Endotracheal intubation during surgery may be difficult because children have small immobile jaws. Other abnormalities that rarely accompany arthrogryposis include microcephaly, cleft palate, cryptorchidism, and cardiac and urinary tract abnormalities; these findings raise suspicion for an underlying chromosomal defect or genetic syndrome.
- Clinical evaluation
- Testing for cause
If a newborn has multiple contractures, the initial evaluation should determine whether the condition is amyoplasia, distal arthrogryposis, or another syndrome where multiple contractures are associated with unrelated congenital anomalies and/or metabolic disorders. When available, a clinical geneticist should coordinate the assessment and management; typically, practitioners from many specialties are involved. A syndromic form of AMC is suspected when developmental delays and/or other congenital anomalies are present, and such patients should be evaluated for central nervous system disorders and monitored for progressive neurologic symptoms.
Evaluation should also include a thorough assessment for associated physical, chromosomal, and genetic abnormalities. Specific disorders to be sought include Freeman-Sheldon syndrome, Holt-Oram syndrome, Larsen syndrome, Miller syndrome, multiple pterygium syndrome, and DiGeorge syndrome (22q11 deletion syndrome). Testing typically starts with a chromosomal microarray analysis followed by specific gene tests that are done individually or as a standard panel by many genetic laboratories (1). Electromyography and muscle biopsy are useful to diagnose neuropathic and myopathic disorders. In classic AMC, muscle biopsy typically shows amyoplasia, with fatty and fibrous replacement of tissues.
Whole exome sequencing should be considered when other tests do not yield a definitive diagnosis, especially in familial cases (2).
- 1. Todd EJ, Yau KS, Ong R, et al: Next generation sequencing in a large cohort of patients presenting with neuromuscular disease before or at birth. Orphanet J Rare Dis 10:148, 2015. doi: 10.1186/s13023-015-0364-0.
- 2. Hunter JM, Ahearn ME, Balak CD, et al: Novel pathogenic variants and genes for myopathies identified by whole exome sequencing. Mol Genet Genomic Med 3(4):283–301, 2015. doi: 10.1002/mgg3.142.

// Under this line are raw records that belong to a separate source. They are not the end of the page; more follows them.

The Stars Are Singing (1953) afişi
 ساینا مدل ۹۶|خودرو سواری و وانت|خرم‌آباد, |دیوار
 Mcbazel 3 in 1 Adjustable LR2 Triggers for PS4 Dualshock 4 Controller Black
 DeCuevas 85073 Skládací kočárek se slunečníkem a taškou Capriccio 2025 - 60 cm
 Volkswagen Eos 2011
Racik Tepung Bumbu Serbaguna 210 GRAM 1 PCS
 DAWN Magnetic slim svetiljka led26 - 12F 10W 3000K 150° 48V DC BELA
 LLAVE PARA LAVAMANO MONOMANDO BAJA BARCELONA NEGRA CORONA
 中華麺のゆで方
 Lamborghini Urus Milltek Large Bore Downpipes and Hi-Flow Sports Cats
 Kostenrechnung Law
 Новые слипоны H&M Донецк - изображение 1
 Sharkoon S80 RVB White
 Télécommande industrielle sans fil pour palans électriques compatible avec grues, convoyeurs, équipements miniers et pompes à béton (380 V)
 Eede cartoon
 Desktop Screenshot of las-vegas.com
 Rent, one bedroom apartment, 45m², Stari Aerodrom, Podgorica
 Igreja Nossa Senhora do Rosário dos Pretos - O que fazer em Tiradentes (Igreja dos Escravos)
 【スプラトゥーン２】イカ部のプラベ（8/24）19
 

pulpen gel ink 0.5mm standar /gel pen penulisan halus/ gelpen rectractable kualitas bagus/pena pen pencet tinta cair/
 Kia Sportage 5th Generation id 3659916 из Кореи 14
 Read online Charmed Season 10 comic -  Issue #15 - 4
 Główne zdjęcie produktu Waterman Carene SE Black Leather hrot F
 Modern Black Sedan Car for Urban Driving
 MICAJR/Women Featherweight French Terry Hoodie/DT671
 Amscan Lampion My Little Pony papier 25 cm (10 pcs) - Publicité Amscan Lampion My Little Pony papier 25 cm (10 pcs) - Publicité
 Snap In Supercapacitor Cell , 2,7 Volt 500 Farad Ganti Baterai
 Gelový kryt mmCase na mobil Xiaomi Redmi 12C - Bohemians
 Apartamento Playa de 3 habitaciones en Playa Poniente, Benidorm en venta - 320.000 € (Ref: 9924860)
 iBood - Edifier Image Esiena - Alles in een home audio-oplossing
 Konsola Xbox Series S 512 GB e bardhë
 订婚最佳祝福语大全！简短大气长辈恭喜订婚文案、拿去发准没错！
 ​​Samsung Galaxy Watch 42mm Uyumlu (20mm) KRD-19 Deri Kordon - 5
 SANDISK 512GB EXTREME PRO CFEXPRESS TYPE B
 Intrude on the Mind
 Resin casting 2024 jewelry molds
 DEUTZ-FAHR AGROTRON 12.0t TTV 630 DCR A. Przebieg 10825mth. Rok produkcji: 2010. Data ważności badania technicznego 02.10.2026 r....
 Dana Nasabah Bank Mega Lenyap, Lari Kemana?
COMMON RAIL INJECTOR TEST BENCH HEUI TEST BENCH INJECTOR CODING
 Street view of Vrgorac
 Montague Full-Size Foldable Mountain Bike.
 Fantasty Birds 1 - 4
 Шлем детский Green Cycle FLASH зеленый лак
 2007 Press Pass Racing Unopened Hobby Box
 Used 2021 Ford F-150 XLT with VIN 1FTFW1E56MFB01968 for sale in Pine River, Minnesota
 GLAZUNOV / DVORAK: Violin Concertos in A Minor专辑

- Joint manipulation and casting
- Sometimes surgical procedures
Early orthopedic and physical therapy evaluations are indicated. Joint manipulation and casting during the first few months of life may produce considerable improvement. Orthotics may help. Surgery may be needed later to align the angle of ankylosis, but mobility is rarely enhanced. Muscle transfers (eg, surgically moving the triceps so that it can flex the elbow) may improve function. Many children do remarkably well; two thirds are ambulatory after treatment.